Greece has a 25 per cent unemployment rate, a third of the people live below the poverty line, 300,000 are living with no electricity, and infant mortality rates have jumped over the years. These problems are largely due to forced budget cuts of the past five years. Between 2009 and 2011, hospital budgets were cut by 25 per cent, while pharmaceutical spending was cut in half, leaving 800,000 people lacking health services.
Now, it is quite clear that the further budget cuts that the Troika is currently demanding will only deepen this humanitarian crisis. How did Greece fall into such an economic disaster?
In 2002, Goldman Sachs secretly bought up €2.3 billion in Greek government debt, converted it all into yen and dollars, then immediately sold it back to Greece. Goldman took a huge loss on the trade.

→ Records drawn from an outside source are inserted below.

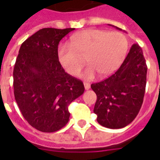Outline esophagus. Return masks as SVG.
Returning <instances> with one entry per match:
<instances>
[{
	"mask_svg": "<svg viewBox=\"0 0 160 160\" xmlns=\"http://www.w3.org/2000/svg\"><path fill=\"white\" fill-rule=\"evenodd\" d=\"M83 84H84V87H85V89H86V90H89V89L90 88V83H88V82H84L83 83Z\"/></svg>",
	"mask_w": 160,
	"mask_h": 160,
	"instance_id": "obj_1",
	"label": "esophagus"
}]
</instances>
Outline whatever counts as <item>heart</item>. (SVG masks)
I'll list each match as a JSON object with an SVG mask.
<instances>
[{"instance_id":"1","label":"heart","mask_w":160,"mask_h":160,"mask_svg":"<svg viewBox=\"0 0 160 160\" xmlns=\"http://www.w3.org/2000/svg\"><path fill=\"white\" fill-rule=\"evenodd\" d=\"M128 38L122 32L102 29H87L70 38V43L63 42L58 48V60L68 73L78 75L87 58L89 66L82 77L92 80L98 73L107 77L114 73L128 54Z\"/></svg>"}]
</instances>
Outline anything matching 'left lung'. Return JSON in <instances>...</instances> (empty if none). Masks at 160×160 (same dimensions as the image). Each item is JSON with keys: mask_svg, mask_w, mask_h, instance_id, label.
I'll return each mask as SVG.
<instances>
[{"mask_svg": "<svg viewBox=\"0 0 160 160\" xmlns=\"http://www.w3.org/2000/svg\"><path fill=\"white\" fill-rule=\"evenodd\" d=\"M147 72L142 49L138 44H133L115 73L100 82L91 84L97 95L94 112L100 125L119 129L135 119L143 102Z\"/></svg>", "mask_w": 160, "mask_h": 160, "instance_id": "1", "label": "left lung"}]
</instances>
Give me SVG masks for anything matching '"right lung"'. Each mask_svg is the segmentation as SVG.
Segmentation results:
<instances>
[{
  "mask_svg": "<svg viewBox=\"0 0 160 160\" xmlns=\"http://www.w3.org/2000/svg\"><path fill=\"white\" fill-rule=\"evenodd\" d=\"M73 28H44L22 44L13 69L14 96L25 119L42 132L62 128L68 106L84 93L82 82L66 73L58 60L60 41Z\"/></svg>",
  "mask_w": 160,
  "mask_h": 160,
  "instance_id": "1",
  "label": "right lung"
}]
</instances>
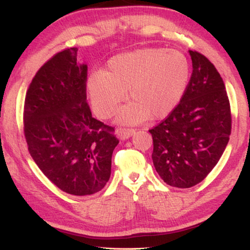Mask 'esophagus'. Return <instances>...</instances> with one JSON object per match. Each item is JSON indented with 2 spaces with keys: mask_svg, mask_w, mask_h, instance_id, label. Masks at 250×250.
<instances>
[{
  "mask_svg": "<svg viewBox=\"0 0 250 250\" xmlns=\"http://www.w3.org/2000/svg\"><path fill=\"white\" fill-rule=\"evenodd\" d=\"M135 133L134 128H124V127H118L116 129V135L121 139H127Z\"/></svg>",
  "mask_w": 250,
  "mask_h": 250,
  "instance_id": "1",
  "label": "esophagus"
}]
</instances>
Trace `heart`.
I'll return each mask as SVG.
<instances>
[{"instance_id": "obj_1", "label": "heart", "mask_w": 250, "mask_h": 250, "mask_svg": "<svg viewBox=\"0 0 250 250\" xmlns=\"http://www.w3.org/2000/svg\"><path fill=\"white\" fill-rule=\"evenodd\" d=\"M190 62L183 52L165 48H142L112 57L106 69L93 73L86 83L91 106L100 118H108L127 98L132 103L118 114V121L136 124L150 116L169 115L189 84Z\"/></svg>"}]
</instances>
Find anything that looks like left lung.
Segmentation results:
<instances>
[{"mask_svg":"<svg viewBox=\"0 0 250 250\" xmlns=\"http://www.w3.org/2000/svg\"><path fill=\"white\" fill-rule=\"evenodd\" d=\"M192 74L176 108L149 129L152 161L160 178L176 188H191L207 178L229 141L231 113L224 81L214 64L190 50Z\"/></svg>","mask_w":250,"mask_h":250,"instance_id":"8db88e82","label":"left lung"}]
</instances>
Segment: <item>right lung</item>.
I'll return each instance as SVG.
<instances>
[{"label": "right lung", "instance_id": "add662e5", "mask_svg": "<svg viewBox=\"0 0 250 250\" xmlns=\"http://www.w3.org/2000/svg\"><path fill=\"white\" fill-rule=\"evenodd\" d=\"M67 48L43 63L24 103V136L42 173L60 190L90 195L111 176L118 139L114 127L92 116L86 102L87 65Z\"/></svg>", "mask_w": 250, "mask_h": 250}]
</instances>
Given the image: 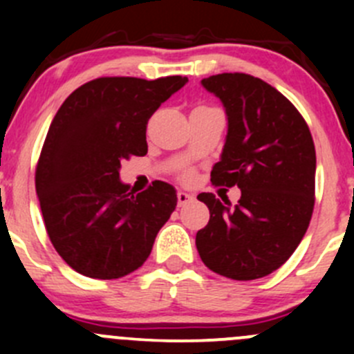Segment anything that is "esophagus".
Segmentation results:
<instances>
[{"label":"esophagus","instance_id":"obj_1","mask_svg":"<svg viewBox=\"0 0 354 354\" xmlns=\"http://www.w3.org/2000/svg\"><path fill=\"white\" fill-rule=\"evenodd\" d=\"M192 198H194V197H192L190 194H187V192H178V205H180V207H183L185 203L190 202Z\"/></svg>","mask_w":354,"mask_h":354}]
</instances>
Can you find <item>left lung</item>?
<instances>
[{"mask_svg": "<svg viewBox=\"0 0 354 354\" xmlns=\"http://www.w3.org/2000/svg\"><path fill=\"white\" fill-rule=\"evenodd\" d=\"M202 85L223 102L227 135L210 181L238 187L234 207L200 194L210 219L195 238L202 262L234 281L269 276L305 236L315 205V145L298 109L246 73H219Z\"/></svg>", "mask_w": 354, "mask_h": 354, "instance_id": "8db88e82", "label": "left lung"}]
</instances>
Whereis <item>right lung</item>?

The deal was a con, with Goldman making up a phony exchange rate for the transaction. Goldman had cut a secret deal with the Greek government in power then.
Their game: to conceal a massive budget deficit. Goldman’s fake loss was the Greek government’s fake gain.
Goldman would get repayment of its “loss” from the government at loan-shark rates. Greece’s right-wing free-market government was able to pretend its deficits never exceeded 3 percent of GDP.
This met the entry criteria for the euro. Goldman charged the Greeks over a quarter of a billion dollars in fees.
When the new Socialist government of George Papandreou came into office, they opened up the books and Goldman’s bats flew out. Investors’ went berserk, demanding monster interest rates to lend more money to roll over this debt.